== Document excerpt ==
_ _ _ _

4.2 Performance metrics

The three ME data sets are combined to form the Full data set, which contains 248, 103 and 83 samples in the negative class, the positive class and the surprise class respectively. The performance metrics deployed in this study include the conventional measures, such as precision, recall, and accuracy. To avoid bias caused by the class imbalance problem, the F1 score, unweighted F1 score, and unweighted recall (UAR) are deployed. UAR is calculated in the same way, just as Recall given in formula (12).

$$ Accuracy = { }\frac{{\mathop \sum \nolimits_{\alpha = 1}^{M} \mathop \sum \nolimits_{\beta = 1}^{k} TP_{\alpha }^{\beta } }}{{\mathop \sum \nolimits_{\alpha = 1}^{M} \mathop \sum \nolimits_{\beta = 1}^{k} TP_{\alpha }^{\beta } + \mathop \sum \nolimits_{\alpha = 1}^{M} \mathop \sum \nolimits_{\beta = 1}^{k} FP_{\alpha }^{\beta } }} $$
(11)
$$ Recall = \mathop \sum \limits_{\alpha = 1}^{M} \frac{{\mathop \sum \nolimits_{\beta = 1}^{k} TP_{\alpha }^{\beta } }}{{M \times \left( {\mathop \sum \nolimits_{\beta = 1}^{k} TP_{\alpha }^{\beta } + \mathop \sum \nolimits_{\beta = 1}^{k} FN_{\alpha }^{\beta } } \right)}} $$
(12)
$$ Precision = \mathop \sum \limits_{\alpha = 1}^{M} \frac{{\mathop \sum \nolimits_{\beta = 1}^{k} TP_{\alpha }^{\beta } }}{{M \times \left( {\mathop \sum \nolimits_{\beta = 1}^{k} TP_{\alpha }^{\beta } + \mathop \sum \nolimits_{\beta = 1}^{k} FP_{\alpha }^{\beta } } \right)}} $$
(13)

_ _ _ _

== Dataset extract ==
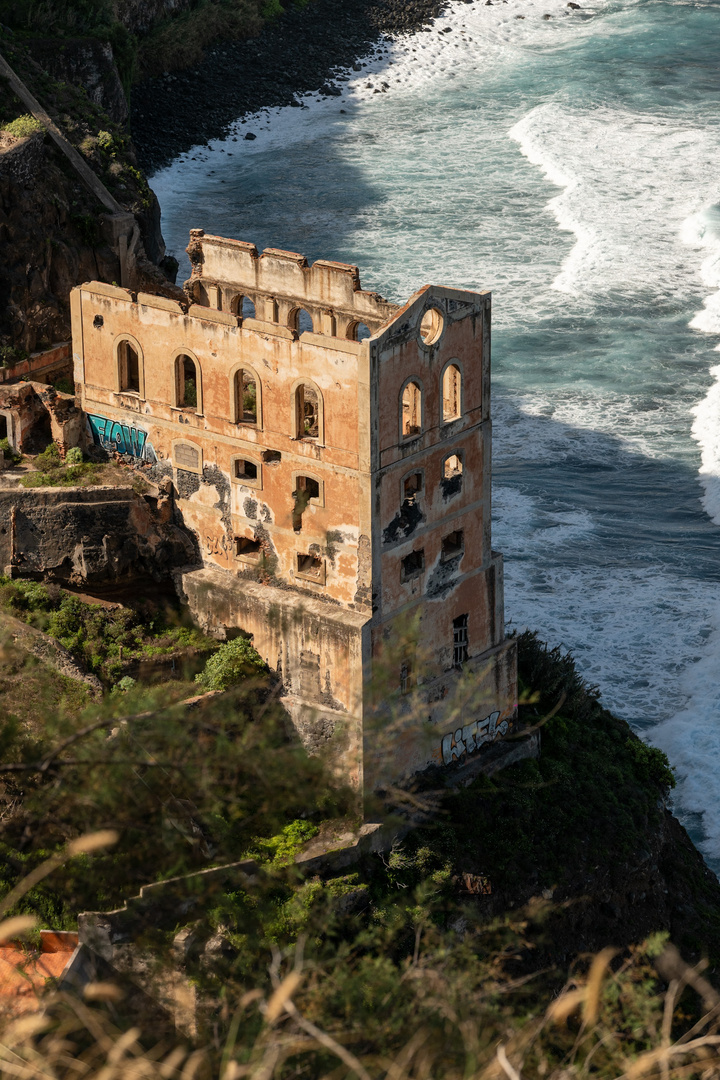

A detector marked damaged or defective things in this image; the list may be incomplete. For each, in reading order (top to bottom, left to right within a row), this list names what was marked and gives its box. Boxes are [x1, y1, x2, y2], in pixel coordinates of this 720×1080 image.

_ _ _ _

== Your tasks ==
• a. According to the performance metrics section, how many samples does the Full data set contain in the positive class?
• b. Duplicate the performance metrics section starting at the words "4.2 Performance metrics" and ending after "in formula (12).".

== Response list ==
• a. 103

• b.
4.2 Performance metrics

The three ME data sets are combined to form the Full data set, which contains 248, 103 and 83 samples in the negative class, the positive class and the surprise class respectively. The performance metrics deployed in this study include the conventional measures, such as precision, recall, and accuracy. To avoid bias caused by the class imbalance problem, the F1 score, unweighted F1 score, and unweighted recall (UAR) are deployed. UAR is calculated in the same way, just as Recall given in formula (12).